Segment Start: Text provided

Quite a demanding material to run.
on larger lots I will smelt the concentrate and flux well to obtain a straight alloy before I decide a rout for recovery.
It might be a good alloy to use with my karat material instead of silver making it economical to digest.


----------



## kernels (Apr 21, 2017)

Ball Milling to below 1mm is not anywhere near fine enough, if you look at the material through a microscope you will see many bond wires still caught in the epoxy-carbon at that scale. I find that everything has to go through a 60-mesh sieve before the vast majority of bond wires are freed.

The problem with not milling the material fine enough is that gravity separation doesn't work well on bond wires with carbon parachutes still attached. 

I also find that if I sieve to 100-mesh I get too many bond wires caught by the sieve, 60-mesh seems to be the sweet spot for pyrolized and ball milled ICs.


----------



## g_axelsson (Apr 21, 2017)

4metals said:


> I have burned (pyrolyzed) crushed and sifted a lot of circuitry over the years. I never ran the powders through a sluice but it was sifted to a -80 mesh and shipped to Sweden for smelting. (sorry for my contribution to your air quality Goran!) These powders always contained payable metals.


You are forgiven, you did send us the gold. :mrgreen: 

Göran


----------



## kurtak (Apr 21, 2017)

g_axelsson said:


> 4metals said:
> 
> 
> > I have burned (pyrolyzed) crushed and sifted a lot of circuitry over the years. I never ran the powders through a sluice but it was sifted to a -80 mesh and shipped to Sweden for smelting. (sorry for my contribution to your air quality Goran!) These powders always contained payable metals.
> ...



:lol: :lol: :lol: 

Kurt


----------



## kurtak (Apr 21, 2017)

kernels said:


> Ball Milling to below 1mm is not anywhere near fine enough, if you look at the material through a microscope you will see many bond wires still caught in the epoxy-carbon at that scale. I find that everything has to go through a 60-mesh sieve before the vast majority of bond wires are freed.
> 
> The problem with not milling the material fine enough is that gravity separation doesn't work well on bond wires with carbon parachutes still attached.
> 
> I also find that if I sieve to 100-mesh I get too many bond wires caught by the sieve, 60-mesh seems to be the sweet spot for pyrolized and ball milled ICs.



I use 80 mesh - bonding wires go through & no carbon stuck to them & being a bit finer it washes/concentrates better

Kurt


----------



## justinhcase (Apr 21, 2017)

kernels said:


> Ball Milling to below 1mm is not anywhere near fine enough, if you look at the material through a microscope you will see many bond wires still caught in the epoxy-carbon at that scale. I find that everything has to go through a 60-mesh sieve before the vast majority of bond wires are freed.
> 
> The problem with not milling the material fine enough is that gravity separation doesn't work well on bond wires with carbon parachutes still attached.

Segment End: Text provided
Segment Start: Stored data

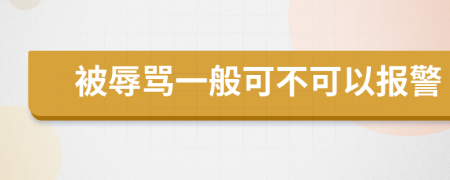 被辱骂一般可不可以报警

Segment End: Stored data
Segment Start: Stored data

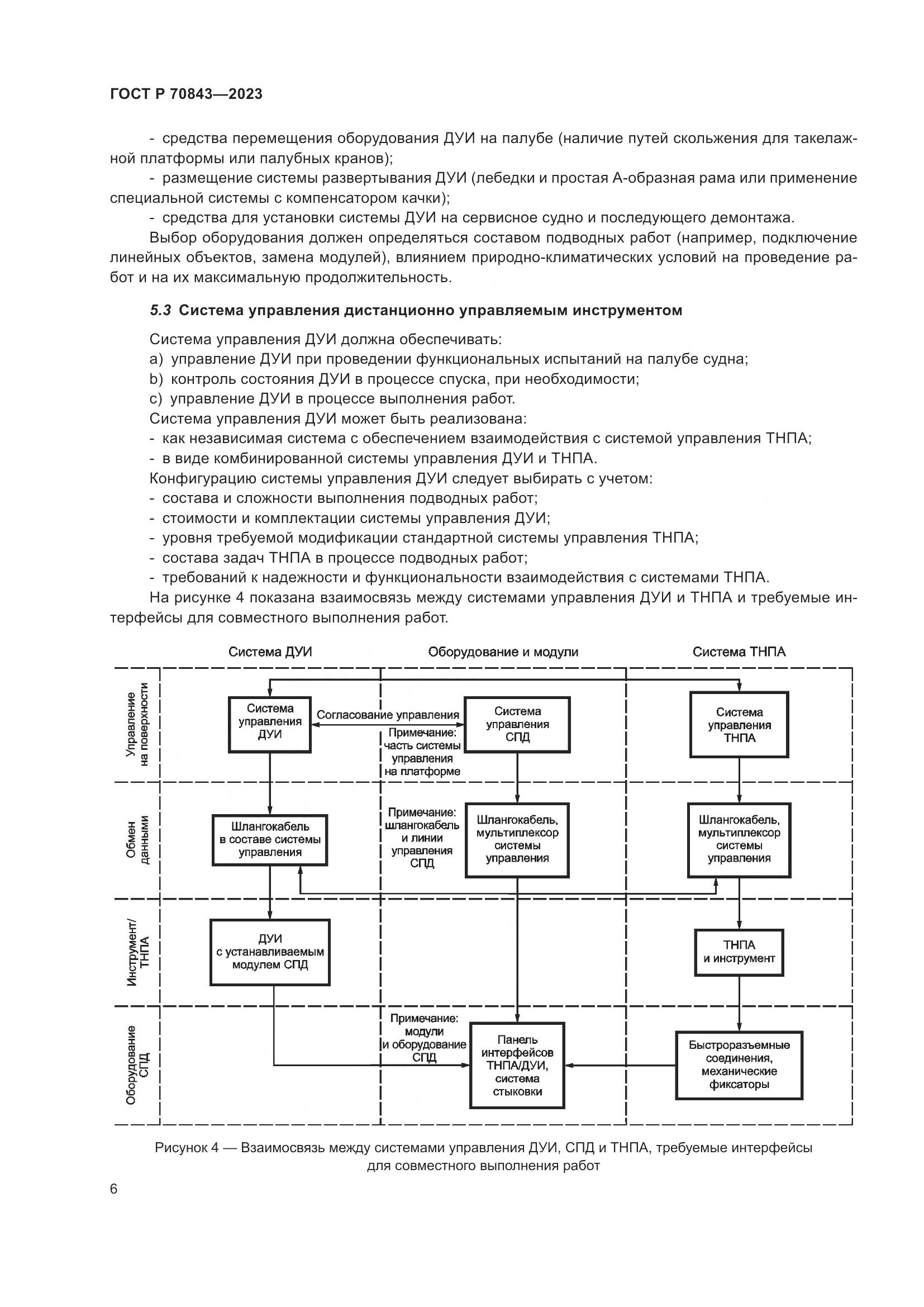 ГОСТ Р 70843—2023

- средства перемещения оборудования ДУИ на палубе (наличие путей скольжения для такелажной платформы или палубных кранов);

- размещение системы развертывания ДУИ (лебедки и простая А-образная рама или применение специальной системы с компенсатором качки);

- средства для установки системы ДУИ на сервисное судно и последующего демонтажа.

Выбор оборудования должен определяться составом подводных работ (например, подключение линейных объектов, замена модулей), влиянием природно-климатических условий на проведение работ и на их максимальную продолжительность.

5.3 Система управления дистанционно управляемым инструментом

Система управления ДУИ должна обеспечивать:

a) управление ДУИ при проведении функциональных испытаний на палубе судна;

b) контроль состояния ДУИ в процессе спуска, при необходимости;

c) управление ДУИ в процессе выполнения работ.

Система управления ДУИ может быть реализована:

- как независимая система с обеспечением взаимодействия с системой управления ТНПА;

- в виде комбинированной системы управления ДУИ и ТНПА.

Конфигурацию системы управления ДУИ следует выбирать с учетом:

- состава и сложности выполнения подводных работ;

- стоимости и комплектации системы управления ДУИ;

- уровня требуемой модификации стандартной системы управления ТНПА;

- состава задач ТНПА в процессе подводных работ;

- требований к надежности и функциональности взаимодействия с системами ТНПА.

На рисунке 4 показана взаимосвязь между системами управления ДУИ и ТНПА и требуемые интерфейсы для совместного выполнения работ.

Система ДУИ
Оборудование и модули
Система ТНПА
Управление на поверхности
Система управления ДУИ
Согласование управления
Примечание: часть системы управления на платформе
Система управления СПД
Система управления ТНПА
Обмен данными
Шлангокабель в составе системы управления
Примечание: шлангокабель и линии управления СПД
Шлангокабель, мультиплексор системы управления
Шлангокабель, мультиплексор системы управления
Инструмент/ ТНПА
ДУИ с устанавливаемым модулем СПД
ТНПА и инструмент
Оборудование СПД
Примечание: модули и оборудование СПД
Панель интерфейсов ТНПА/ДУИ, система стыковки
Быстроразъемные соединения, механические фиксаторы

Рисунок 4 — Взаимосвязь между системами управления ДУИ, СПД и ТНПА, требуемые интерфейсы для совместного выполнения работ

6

Segment End: Stored data

In the forum thread about milling pyrolyzed ICs, why does kernels say ball milling to below 1mm is not fine enough? Answer in one to three sentences.

-- Result for this task --
At that size, a microscope shows many bond wires still caught in the epoxy-carbon. Gravity separation doesn't work well on bond wires that still have carbon parachutes attached, so kernels puts everything through a 60-mesh sieve to free the vast majority of them.